Travels, talks and telephony! There is "a thing" thrown from a corner to the other, enabling fear for some, hope for others. That is VoIP and clear is misused.
Bloggers around the world chopped every news about VoIP providers failure -- let's not give names, searching web will reveal important Telcos or famous venture-capitalist backed up operators closing their VoIP offerings.
Therefore something is wrong, what the heck? Everywhere I get the technology is heavy used. But hated in the same time. In my opinion it started with the way VoIP was brought to the market, since everybody contributed to it and mixed the technology with the service, building FUD, thus confusing environment.
Simply and in first place, VoIP is a telephony technology, on the same layer as TDM, ISDN. Not a service. The operator must not go to enterprise and end user selling VoIP, they must keep selling telephony plus new services.
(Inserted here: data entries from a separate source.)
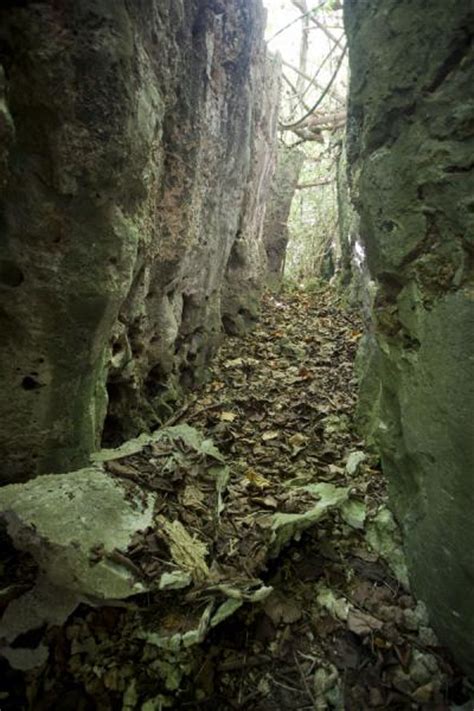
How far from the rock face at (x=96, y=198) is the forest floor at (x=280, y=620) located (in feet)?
2.04

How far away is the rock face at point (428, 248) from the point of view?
5.33 ft

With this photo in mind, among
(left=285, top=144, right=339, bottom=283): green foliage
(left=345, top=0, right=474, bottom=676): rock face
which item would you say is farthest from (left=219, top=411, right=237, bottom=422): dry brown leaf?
(left=285, top=144, right=339, bottom=283): green foliage

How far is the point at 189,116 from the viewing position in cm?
317

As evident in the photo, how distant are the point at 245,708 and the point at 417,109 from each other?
253 cm

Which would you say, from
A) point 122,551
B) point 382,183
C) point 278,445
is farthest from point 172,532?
point 382,183

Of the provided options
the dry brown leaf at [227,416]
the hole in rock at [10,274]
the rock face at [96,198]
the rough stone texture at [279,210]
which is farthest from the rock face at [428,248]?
the rough stone texture at [279,210]

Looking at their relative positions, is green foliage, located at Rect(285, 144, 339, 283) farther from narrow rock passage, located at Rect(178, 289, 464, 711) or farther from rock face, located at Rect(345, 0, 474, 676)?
rock face, located at Rect(345, 0, 474, 676)

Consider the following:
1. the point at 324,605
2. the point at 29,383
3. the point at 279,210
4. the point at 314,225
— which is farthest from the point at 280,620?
the point at 314,225

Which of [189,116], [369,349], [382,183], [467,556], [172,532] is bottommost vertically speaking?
[172,532]

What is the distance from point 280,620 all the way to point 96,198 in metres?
2.18

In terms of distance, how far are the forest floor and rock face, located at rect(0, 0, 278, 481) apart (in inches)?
24.5

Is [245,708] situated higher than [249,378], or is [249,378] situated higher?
[249,378]

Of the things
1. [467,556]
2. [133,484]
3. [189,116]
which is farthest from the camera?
[189,116]

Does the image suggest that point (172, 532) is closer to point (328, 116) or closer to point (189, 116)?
point (189, 116)
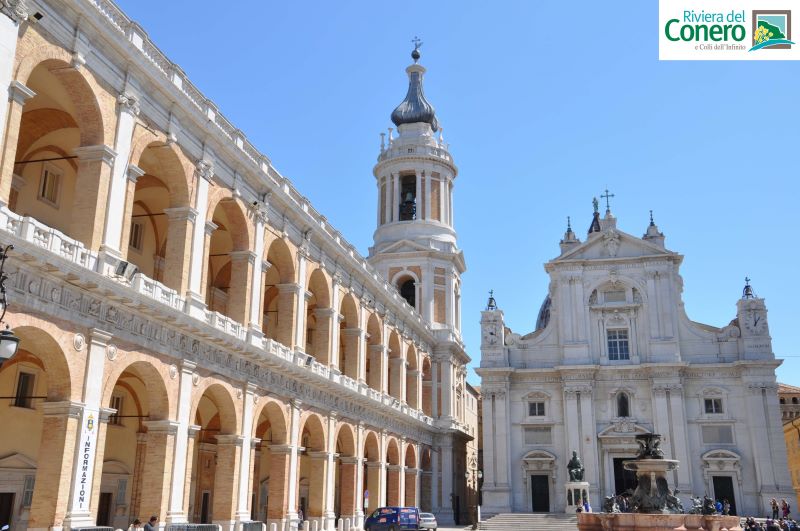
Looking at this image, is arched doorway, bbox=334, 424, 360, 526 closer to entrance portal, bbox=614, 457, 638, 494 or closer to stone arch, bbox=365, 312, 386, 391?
stone arch, bbox=365, 312, 386, 391

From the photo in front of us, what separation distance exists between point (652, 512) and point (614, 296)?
28.2 meters

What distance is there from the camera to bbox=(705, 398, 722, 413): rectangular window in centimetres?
4681

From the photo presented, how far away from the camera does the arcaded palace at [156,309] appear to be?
1762 centimetres

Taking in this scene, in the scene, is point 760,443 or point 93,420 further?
point 760,443

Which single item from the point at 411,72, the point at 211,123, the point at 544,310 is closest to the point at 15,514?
the point at 211,123

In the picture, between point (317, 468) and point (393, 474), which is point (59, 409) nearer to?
point (317, 468)

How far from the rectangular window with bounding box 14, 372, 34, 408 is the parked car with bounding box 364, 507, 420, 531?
49.6 feet

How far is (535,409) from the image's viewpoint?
49.6 m

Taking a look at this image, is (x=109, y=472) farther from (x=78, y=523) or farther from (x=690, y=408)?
(x=690, y=408)

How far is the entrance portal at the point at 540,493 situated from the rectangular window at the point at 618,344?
28.9 feet

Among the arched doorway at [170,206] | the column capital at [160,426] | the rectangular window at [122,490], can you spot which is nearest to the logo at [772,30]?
the arched doorway at [170,206]

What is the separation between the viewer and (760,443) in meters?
44.7

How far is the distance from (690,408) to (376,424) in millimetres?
20169

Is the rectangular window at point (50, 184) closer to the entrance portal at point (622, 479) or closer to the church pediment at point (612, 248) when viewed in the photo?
the church pediment at point (612, 248)
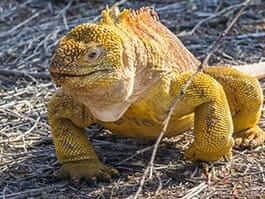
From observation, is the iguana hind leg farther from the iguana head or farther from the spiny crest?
the iguana head

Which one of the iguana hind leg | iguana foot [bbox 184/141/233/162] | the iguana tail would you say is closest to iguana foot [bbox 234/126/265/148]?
the iguana hind leg

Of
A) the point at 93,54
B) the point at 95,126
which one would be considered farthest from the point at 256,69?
the point at 93,54

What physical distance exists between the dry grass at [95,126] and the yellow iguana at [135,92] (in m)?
0.17

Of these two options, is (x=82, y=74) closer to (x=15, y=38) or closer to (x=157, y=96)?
(x=157, y=96)

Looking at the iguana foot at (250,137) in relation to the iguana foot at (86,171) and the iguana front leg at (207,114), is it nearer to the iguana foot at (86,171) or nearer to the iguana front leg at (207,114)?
the iguana front leg at (207,114)

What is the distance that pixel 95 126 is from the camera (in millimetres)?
6152

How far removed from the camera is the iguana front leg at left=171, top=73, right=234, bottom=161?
4918 mm

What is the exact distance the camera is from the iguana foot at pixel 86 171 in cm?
499

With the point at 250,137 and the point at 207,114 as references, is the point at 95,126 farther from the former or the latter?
the point at 207,114

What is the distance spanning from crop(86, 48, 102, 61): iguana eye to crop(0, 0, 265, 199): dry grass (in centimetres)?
63

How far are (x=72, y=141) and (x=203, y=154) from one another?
93cm

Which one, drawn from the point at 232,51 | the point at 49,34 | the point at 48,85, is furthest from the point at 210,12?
the point at 48,85

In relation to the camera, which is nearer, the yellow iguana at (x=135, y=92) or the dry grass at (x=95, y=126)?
the yellow iguana at (x=135, y=92)

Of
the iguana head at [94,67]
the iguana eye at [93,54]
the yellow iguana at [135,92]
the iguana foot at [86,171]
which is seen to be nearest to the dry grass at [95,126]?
the iguana foot at [86,171]
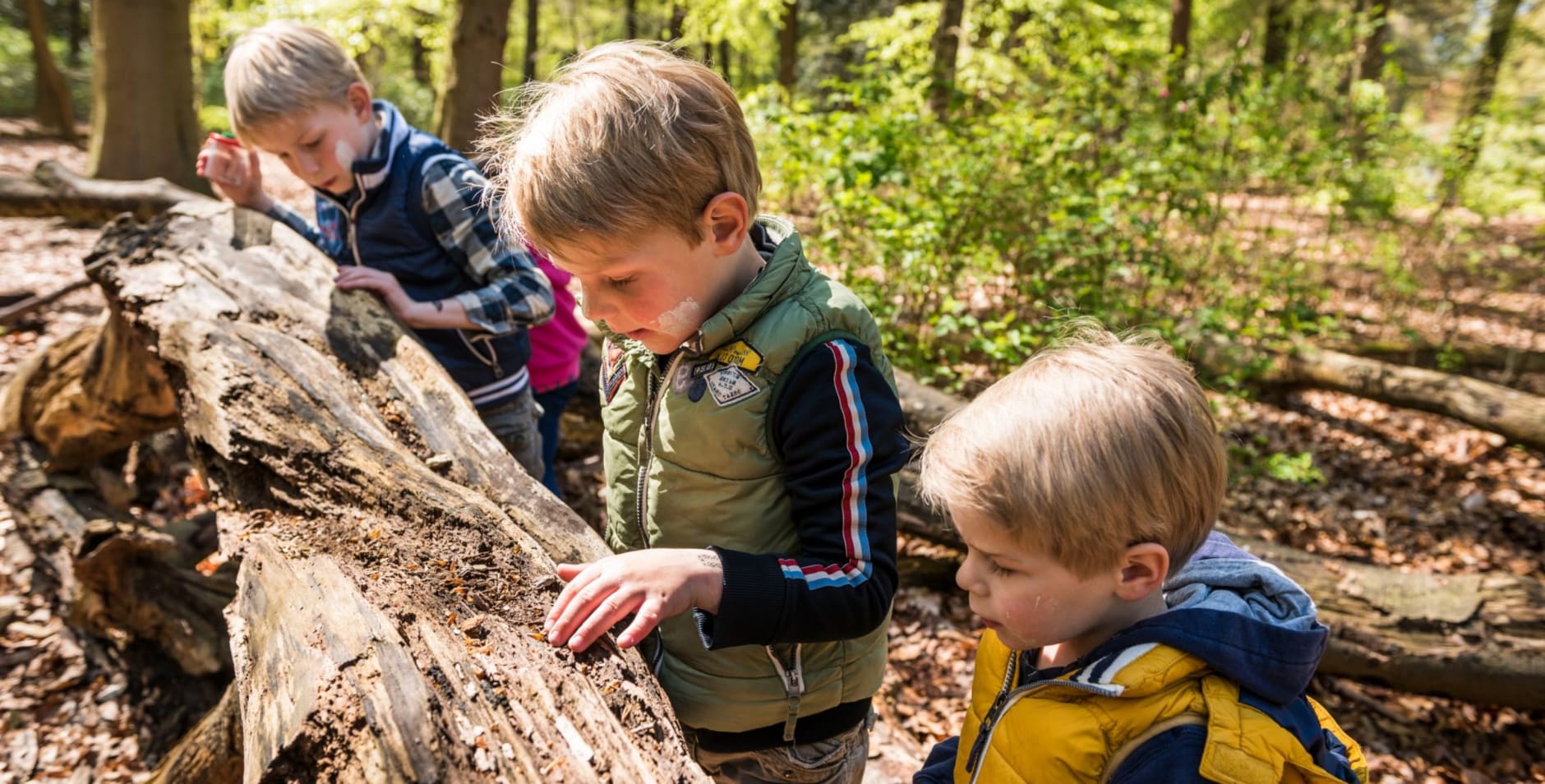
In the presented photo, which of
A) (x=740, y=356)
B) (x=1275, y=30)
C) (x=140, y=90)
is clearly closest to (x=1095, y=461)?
(x=740, y=356)

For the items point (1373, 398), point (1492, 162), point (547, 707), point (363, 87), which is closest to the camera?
point (547, 707)

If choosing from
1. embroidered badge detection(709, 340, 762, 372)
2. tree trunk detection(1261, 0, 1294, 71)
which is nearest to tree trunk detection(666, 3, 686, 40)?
tree trunk detection(1261, 0, 1294, 71)

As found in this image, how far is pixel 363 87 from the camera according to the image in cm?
245

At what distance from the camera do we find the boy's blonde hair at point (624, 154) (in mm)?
1251

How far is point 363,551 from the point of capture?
1481 mm

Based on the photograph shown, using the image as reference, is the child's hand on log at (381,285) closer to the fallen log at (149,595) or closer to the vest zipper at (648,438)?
the vest zipper at (648,438)

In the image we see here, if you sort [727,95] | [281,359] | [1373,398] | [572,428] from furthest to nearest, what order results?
[1373,398] → [572,428] → [281,359] → [727,95]

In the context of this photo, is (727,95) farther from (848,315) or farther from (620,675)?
(620,675)

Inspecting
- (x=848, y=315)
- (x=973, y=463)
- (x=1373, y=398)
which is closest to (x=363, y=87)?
(x=848, y=315)

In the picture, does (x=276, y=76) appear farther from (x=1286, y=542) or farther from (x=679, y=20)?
(x=679, y=20)

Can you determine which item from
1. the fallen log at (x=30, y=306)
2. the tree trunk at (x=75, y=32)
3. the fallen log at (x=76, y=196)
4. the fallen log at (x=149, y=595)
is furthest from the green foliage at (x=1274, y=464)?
the tree trunk at (x=75, y=32)

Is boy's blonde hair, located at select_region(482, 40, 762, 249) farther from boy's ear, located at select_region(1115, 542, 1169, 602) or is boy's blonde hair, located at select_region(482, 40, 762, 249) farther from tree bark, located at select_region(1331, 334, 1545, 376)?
tree bark, located at select_region(1331, 334, 1545, 376)

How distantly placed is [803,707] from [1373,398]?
619 centimetres

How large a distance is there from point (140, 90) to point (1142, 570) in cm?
905
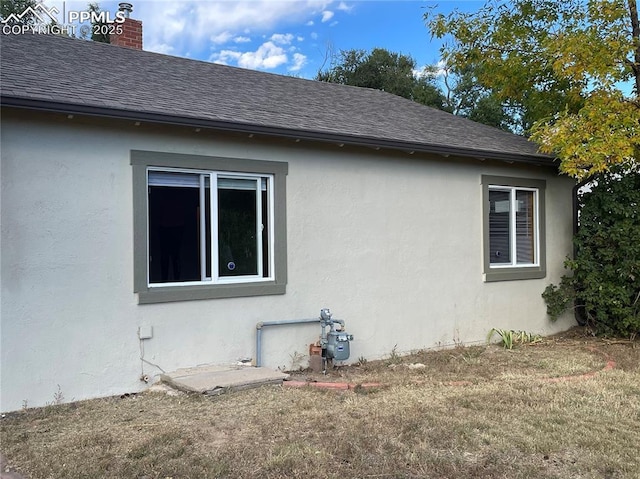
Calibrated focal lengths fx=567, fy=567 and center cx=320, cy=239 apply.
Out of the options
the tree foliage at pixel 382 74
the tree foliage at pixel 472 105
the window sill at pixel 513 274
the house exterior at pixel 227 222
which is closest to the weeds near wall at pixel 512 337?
the house exterior at pixel 227 222

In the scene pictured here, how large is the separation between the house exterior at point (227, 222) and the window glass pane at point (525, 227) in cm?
3

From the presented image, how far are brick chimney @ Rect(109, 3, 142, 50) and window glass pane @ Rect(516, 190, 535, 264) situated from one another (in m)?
7.47

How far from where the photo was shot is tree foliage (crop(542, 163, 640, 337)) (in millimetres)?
8820

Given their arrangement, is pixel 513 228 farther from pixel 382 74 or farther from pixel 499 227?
pixel 382 74

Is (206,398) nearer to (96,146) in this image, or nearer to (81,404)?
(81,404)

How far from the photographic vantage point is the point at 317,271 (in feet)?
24.5

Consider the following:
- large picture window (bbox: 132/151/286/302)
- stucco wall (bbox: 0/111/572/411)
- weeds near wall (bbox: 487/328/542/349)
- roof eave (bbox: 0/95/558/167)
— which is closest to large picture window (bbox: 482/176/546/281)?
stucco wall (bbox: 0/111/572/411)

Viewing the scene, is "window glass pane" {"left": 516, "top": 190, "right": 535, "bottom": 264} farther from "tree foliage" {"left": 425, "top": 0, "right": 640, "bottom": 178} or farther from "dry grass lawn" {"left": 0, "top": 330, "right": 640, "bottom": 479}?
"dry grass lawn" {"left": 0, "top": 330, "right": 640, "bottom": 479}

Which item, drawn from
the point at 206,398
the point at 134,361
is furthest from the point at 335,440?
the point at 134,361

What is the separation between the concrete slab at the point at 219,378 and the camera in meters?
5.82

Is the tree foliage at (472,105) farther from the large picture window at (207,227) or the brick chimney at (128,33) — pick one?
the large picture window at (207,227)

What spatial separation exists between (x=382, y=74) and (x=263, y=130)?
22.0m

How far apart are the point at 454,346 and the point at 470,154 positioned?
2.93 m

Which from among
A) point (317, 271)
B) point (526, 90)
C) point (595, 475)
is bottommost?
point (595, 475)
Digital telephony came as added value against analog telephony by allowing dynamic interaction via DTMF and more features to PBX-es. That was one of the attractions that made it worth to deploy and successful.
Today the operators simply fail to present the advantages VoIP brings to customers. In addition, Telco and Mobile operators perform anti-promoting actions to VoIP and they rely on it more than others for backbones and even to end customers -- just that they say it is either IMS based service or what so ever NGN-service.
Therefore I think everyone should review how they show VoIP. If I would be Telco or Mobile operator I would stop saying VoIP provides no QoS, is insecure, a.s.o. Simply that harms them, and I do it with every occasion asking what is what they use to route international calls, what is their new service based on, ...
So, they admit doing VoIP, but on private, secure network. Here we are! What they should better say? Telephony services on VoIP over public network cannot ensure YOU, the end user, QoS, security (well, here lot to debate, but not the scope of this post) and everything else they consider being atu of doing VoIP over their walled-garden infrastructure.
Pure VoIP service providers did the big mistake of advertising VoIP as service, and even worse, free service, thus they cut the main revenue stream, trapping themselves in traffic generation for termination, strongly tied to Telcos, rather than new services business. While a I see it "free as in speech" and not "free as in bear". The freedom I see is I, the customer, have the liberty to choose my terminal and use what ever functionality I like from what VoIP enables.
Everyone should promote what VoIP enables YOU, the customer, to access hell-out of many new services, like presence, instant messaging, video, integration with social networking sites, mobility, multiple identities on the same wire, a.s.o.
First, the average guy does not care what is VoIP. He needs to communicate and businesses should focus on that demand. Look at car manufacture, nobody promotes the technology behind new models, but the better fuel consumption figures, speed and acceleration, a.s.o. -- exactly what the end user cares about.
I, on the other hand, go to operators and sell VoIP solutions. And say, hey, VoIP is the technology to build the future of telephony, showing benefits of new services, maintenance costs, etc. I must promote the technology and scream in all direction VoIP, VoIP, VoIP.